Não tinha havido um caso relatado de um desertor a regressar ao Norte desde 2017. O Ministério da Unificação sul-coreano disse que um total de 11 desertores tinham regressado para o país comunista nos últimos anos de um total de 30 mil que fugiram do Norte para o Sul.
Este número, no entanto, é posto em causa por um especialista na Coreia do Norte.
"Estima-se que haja mais de 100 desertores [que regressaram ao Norte] não divulgados, e outros 300 desertores não contabilizados que partiram para a China ou outro país", disse Ahn Chan-il, um desertor que se tornou investigador em Seul, durante uma entrevista à CBS. Para Ahn, as dificuldades de assimilação numa sociedade aberta são o maior factor destes regressos.

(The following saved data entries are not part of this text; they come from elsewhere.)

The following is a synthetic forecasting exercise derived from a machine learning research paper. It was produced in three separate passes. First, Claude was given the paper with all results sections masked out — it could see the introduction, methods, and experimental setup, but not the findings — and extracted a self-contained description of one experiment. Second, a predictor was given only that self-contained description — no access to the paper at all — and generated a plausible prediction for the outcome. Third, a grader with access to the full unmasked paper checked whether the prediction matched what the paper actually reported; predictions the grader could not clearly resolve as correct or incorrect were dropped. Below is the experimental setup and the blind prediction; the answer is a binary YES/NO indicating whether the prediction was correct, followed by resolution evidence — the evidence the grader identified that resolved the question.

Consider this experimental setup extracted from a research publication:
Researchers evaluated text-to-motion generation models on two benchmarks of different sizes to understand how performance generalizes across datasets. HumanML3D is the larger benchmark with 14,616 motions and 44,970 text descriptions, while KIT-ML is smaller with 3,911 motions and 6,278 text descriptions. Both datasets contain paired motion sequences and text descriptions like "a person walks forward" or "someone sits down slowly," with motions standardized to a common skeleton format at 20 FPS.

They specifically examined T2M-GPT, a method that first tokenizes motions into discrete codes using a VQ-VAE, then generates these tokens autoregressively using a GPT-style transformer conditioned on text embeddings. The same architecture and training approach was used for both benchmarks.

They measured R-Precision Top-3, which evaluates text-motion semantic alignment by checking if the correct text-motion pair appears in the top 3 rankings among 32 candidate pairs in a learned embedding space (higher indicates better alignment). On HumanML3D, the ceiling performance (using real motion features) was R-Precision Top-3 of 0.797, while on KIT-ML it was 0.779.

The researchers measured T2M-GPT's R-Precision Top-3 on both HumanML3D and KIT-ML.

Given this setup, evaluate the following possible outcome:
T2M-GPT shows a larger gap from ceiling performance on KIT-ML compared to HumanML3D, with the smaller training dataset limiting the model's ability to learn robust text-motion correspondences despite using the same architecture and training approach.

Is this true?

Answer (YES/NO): YES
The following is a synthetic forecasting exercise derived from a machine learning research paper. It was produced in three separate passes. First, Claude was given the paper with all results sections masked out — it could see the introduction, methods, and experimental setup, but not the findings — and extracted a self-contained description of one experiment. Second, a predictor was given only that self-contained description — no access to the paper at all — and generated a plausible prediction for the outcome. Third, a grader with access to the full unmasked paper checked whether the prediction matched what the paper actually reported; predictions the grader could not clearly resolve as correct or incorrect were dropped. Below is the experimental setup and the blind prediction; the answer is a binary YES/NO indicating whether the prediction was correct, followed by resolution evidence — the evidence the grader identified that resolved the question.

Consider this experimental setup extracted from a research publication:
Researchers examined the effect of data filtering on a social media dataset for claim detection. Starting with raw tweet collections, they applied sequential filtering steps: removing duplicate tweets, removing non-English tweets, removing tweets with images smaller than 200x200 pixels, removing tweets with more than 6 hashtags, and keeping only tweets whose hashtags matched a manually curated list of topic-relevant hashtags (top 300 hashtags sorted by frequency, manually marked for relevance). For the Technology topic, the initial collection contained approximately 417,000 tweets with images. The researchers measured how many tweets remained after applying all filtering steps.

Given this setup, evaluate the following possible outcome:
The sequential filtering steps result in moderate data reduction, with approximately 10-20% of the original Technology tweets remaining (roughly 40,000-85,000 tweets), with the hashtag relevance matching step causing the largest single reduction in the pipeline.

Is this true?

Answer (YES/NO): YES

Ao Korea Herald, um desertor que preferiu o anonimato disse: "Ouvi dizer que quando os desertores regressam ao Norte, são usados primeiro como propaganda e depois castigados. Como sabem o que é viver num país livre, o governo norte-coreano não os deixa viver juntamente com os outros cidadãos. Quando regressei ao Norte, vi os ex-desertores nos vídeos de propaganda, mas desapareceram mais tarde."